Stevens: Knowing high school rules can pay off

tstevens@newsobserver.comOctober 9, 2012 

Knowing the rules can be the difference in winning and losing a high school football game as it was a couple of weeks ago when East Duplin defeated Hampstead Topsail, 26-21.

Topsail led 21-20 in the closing seconds as East Duplin attempted a field goal. The kick was blocked so solidly that the ball caromed backward. As the clock went to zeroes and the Topsail players ran toward their bench to celebrate the apparent win, East Duplin’s Montrell Stallings picked up the ball and ran to the end zone for the game-winning touchdown.

In high school, a kick that does not go beyond the line of scrimmage can be advanced by either team.

There are several differences in high school and college rules.

Could you be a replacement ref? Did you know these rules?

A. The team that is kicking off cannot block until the ball goes 10 yards or the ball is touched by the receiving team. In the past, teams occasionally kicked the ball very slowly and formed a wall of blockers around the ball as the ball rolled forward with the intention of keeping the receiving team away from the ball until it travelled 10 yards and could be recovered. The penalty now is a 10 yards on the kicking team and a re-kick.

B. There can never be a 101-yard kickoff return in high school. The ball cannot be returned out of the end zone.

C. The defensive team cannot score after a turnover in overtime. As soon as the defensive team gains possession, the play is dead. The defense cannot score on extra point attempts.

D. Blocking below the waist is allowed only at the line of scrimmage on the snap. Linebackers cannot be cut blocked and the fullback cannot cut block defensive ends.

E. There is no “ball not catchable” provision for pass interference in high school football. Also, face guarding is pass interference in high school, but not college.

F. Intentional grounding can be called even if a high school quarterback is outside the tackles. There is no outside-the-tackle provision in high school.

G. If the receiving team muffs a kick, the kicking team can recover the ball, but not advance it. A muff occurs when a player on the receiving team drops the ball without ever having possession.

H. On a kickoff, the kicking team cannot catch the ball in the air. The ball must hit the ground or a receiver first.

I. In high school, the play is immediately dead if a defender enters the neutral zone (the area between the offensive and defensive lines) before the snap. Play stops immediately.

J. Breaking the huddle with 12 players is not a violation in high school. Players being substituted for must leave the field within three seconds, though.

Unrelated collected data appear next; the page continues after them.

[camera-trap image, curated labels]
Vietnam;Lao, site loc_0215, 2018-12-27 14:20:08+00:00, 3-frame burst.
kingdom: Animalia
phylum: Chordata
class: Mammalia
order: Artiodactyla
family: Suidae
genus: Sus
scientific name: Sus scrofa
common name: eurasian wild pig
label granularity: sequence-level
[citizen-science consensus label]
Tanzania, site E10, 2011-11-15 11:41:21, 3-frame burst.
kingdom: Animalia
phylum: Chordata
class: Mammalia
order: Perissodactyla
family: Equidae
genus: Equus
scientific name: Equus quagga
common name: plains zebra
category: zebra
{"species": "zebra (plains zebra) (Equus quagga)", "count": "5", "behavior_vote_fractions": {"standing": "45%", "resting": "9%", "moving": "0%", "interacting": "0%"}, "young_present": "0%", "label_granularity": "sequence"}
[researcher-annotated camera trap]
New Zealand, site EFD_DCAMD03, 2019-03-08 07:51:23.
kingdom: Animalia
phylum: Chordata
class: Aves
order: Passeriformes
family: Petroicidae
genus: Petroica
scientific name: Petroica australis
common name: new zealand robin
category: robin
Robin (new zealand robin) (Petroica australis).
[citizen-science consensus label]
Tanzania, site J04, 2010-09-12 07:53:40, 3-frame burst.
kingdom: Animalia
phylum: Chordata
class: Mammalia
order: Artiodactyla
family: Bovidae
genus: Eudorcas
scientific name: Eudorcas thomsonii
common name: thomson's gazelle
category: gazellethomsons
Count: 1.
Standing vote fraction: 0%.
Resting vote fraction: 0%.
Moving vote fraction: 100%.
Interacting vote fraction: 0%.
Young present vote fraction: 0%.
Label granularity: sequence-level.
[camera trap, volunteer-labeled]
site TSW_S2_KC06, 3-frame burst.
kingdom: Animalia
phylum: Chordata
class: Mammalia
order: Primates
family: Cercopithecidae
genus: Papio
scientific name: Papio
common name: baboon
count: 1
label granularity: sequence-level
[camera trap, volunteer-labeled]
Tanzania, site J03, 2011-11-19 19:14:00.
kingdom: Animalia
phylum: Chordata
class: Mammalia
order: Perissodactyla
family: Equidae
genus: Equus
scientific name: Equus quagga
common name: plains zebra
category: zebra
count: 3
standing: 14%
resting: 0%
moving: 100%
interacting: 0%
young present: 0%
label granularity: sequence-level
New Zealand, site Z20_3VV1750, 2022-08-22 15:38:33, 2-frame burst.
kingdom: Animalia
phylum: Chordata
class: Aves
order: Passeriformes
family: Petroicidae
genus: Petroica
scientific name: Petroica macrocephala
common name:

K. If a helmet comes completely off without it being directly attributable to a foul by an opponent, the player must leave the game for at least one down. The team can call a timeout, but the player still misses one down. Much of the research supporting the need for the helmet rule in high school football was conduced by the N.C. High School Athletic Association when its officials tracked how many helmets were coming off.